Depending on your location, you may have the following rights regarding your personal data:

- Access: The right to request information about personal data we process about you

- Rectification: The right to request correction of inaccurate personal data

- Erasure: The right to request deletion of your personal data in certain circumstances

- Restriction: The right to request limitation of processing in certain circumstances

- Objection: The right to object to processing based on legitimate interests

- Portability: The right to receive your personal data in a structured, machine-readable format

- Withdrawal of consent: The right to withdraw previously given consent

8.2 Exercising Your Rights

To exercise any of these rights, please contact us at alex.hilger@spacegrid.ai. We will respond to all legitimate requests within 30 days. In some cases, we may need additional information to verify your identity before processing your request.

8.3 Complaints

If you believe our processing of your personal information violates data protection laws, you have the right to lodge a complaint with a supervisory authority responsible for data protection in your country of residence.

9. Data Breach Notification

In the event of a personal data breach that is likely to result in a high risk to your rights and freedoms, we will notify affected individuals without undue delay, unless:

- The personal data is encrypted or otherwise protected

- We have taken measures to ensure the high risk is no longer likely to materialize

- It would involve disproportionate effort, in which case we will make a public communication

The notification will include:

- The nature of the breach

- The name and contact details of our data protection contact

- The likely consequences of the breach

- Measures taken or proposed to address the breach

10. Children's Privacy

Our services are intended for business use only and are not directed to children under 16. We do not knowingly collect data from minors. If we become aware that we have collected personal data from children without verification of parental consent, we will take steps to remove that information from our servers.

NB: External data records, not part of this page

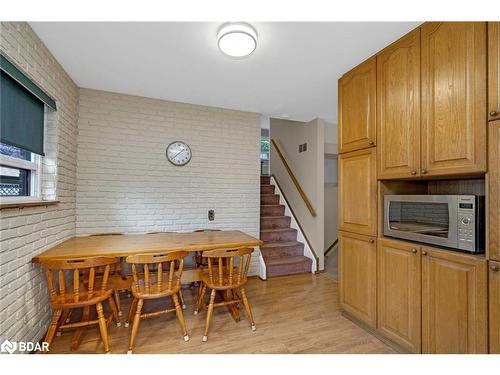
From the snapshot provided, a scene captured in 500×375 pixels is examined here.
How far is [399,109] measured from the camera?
71.7 inches

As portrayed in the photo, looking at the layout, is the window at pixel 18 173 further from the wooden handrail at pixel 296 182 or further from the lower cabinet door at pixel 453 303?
the wooden handrail at pixel 296 182

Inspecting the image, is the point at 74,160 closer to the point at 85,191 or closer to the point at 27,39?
the point at 85,191

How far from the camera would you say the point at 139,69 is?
235 cm

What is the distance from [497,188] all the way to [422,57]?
1008 millimetres

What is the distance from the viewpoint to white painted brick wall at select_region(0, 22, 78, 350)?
152 centimetres

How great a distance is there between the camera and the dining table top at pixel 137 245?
1918 millimetres

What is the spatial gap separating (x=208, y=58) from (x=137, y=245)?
1832 millimetres

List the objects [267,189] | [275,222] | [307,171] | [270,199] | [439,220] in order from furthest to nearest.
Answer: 1. [267,189]
2. [270,199]
3. [275,222]
4. [307,171]
5. [439,220]

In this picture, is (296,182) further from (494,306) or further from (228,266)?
(494,306)

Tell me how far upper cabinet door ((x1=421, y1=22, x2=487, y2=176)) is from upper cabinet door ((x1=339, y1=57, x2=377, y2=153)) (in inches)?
17.0

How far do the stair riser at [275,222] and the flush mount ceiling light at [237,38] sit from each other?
9.96 ft
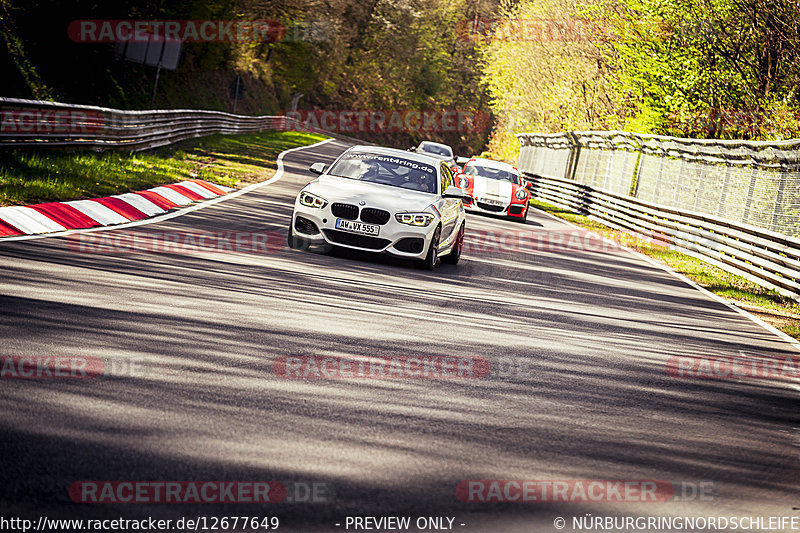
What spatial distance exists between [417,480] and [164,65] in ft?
110

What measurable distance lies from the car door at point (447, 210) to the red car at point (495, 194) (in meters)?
10.6

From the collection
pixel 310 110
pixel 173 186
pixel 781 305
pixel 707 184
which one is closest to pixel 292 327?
pixel 781 305

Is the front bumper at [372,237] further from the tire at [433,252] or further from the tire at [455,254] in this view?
the tire at [455,254]

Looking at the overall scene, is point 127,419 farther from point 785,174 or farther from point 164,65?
point 164,65

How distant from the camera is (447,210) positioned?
1337 centimetres

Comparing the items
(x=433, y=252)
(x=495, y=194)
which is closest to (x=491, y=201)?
(x=495, y=194)

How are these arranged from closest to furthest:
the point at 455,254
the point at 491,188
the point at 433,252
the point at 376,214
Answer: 1. the point at 376,214
2. the point at 433,252
3. the point at 455,254
4. the point at 491,188

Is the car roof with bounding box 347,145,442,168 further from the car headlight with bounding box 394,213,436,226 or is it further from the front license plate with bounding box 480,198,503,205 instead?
the front license plate with bounding box 480,198,503,205

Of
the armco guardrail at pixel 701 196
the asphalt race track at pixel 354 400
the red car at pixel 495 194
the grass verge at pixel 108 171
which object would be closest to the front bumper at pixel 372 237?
the asphalt race track at pixel 354 400

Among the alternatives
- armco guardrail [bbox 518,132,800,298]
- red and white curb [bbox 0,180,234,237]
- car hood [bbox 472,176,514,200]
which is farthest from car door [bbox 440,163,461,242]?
car hood [bbox 472,176,514,200]

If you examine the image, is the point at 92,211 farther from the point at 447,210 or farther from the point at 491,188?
the point at 491,188

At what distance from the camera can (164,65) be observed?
3572cm

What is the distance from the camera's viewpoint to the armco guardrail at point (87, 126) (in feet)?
49.0

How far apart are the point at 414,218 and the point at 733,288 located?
7.03m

11. Changes to This Policy

We may update this Privacy Policy from time to time to reflect legal, technical, or business changes. When we do, we will revise the 'Last Updated' date at the top. Material changes will be notified via email to account administrators or through a notice on our platform prior to the change becoming effective. Continued use of our services indicates acceptance of the updated policy.

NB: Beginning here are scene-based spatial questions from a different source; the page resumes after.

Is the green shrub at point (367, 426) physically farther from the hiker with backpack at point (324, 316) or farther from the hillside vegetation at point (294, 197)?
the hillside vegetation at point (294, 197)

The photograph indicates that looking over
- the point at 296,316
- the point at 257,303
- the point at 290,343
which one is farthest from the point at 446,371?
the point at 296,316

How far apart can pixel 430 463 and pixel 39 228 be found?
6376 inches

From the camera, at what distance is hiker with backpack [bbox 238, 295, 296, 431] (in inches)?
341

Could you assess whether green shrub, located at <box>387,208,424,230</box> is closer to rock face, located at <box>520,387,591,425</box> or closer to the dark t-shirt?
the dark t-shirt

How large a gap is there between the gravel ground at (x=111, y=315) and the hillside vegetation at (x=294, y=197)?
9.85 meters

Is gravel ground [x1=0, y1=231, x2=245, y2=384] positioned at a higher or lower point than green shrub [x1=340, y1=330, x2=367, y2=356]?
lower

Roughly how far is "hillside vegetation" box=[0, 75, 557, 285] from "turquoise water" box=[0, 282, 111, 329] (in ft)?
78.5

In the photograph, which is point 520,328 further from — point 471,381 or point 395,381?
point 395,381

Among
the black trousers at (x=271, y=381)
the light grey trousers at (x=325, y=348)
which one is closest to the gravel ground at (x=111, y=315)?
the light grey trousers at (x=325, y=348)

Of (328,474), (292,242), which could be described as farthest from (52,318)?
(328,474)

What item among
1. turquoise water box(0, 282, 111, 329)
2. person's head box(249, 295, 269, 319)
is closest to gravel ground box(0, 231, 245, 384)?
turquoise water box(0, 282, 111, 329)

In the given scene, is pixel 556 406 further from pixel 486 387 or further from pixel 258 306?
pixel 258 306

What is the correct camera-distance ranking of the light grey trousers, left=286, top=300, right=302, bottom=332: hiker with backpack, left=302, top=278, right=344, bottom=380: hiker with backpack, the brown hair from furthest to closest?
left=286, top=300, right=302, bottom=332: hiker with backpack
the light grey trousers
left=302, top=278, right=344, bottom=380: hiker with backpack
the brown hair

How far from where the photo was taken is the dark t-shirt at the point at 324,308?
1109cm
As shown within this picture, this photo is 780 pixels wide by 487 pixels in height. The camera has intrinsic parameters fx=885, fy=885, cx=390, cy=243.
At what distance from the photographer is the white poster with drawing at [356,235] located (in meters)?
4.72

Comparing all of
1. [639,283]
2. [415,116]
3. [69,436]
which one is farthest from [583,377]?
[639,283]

12. Export Control Compliance

Given the industrial and maritime applications of our platform, we comply with applicable export control laws and regulations. This may affect how we process and transfer certain technical data. We do not knowingly provide services to persons or entities located in countries subject to comprehensive sanctions or trade embargoes, or to individuals or entities subject to targeted sanctions, without appropriate licenses or authorizations.

13. Contact Information

For questions or concerns about this Privacy Policy or our data practices, please contact:

Privacy Team

Email: alex.hilger@spacegrid.ai

Please provide your name, contact information, and the nature of your request so that we can properly address your inquiry.

If we have a Data Protection Officer in the future, their contact information will be provided in an updated version of this Privacy Policy.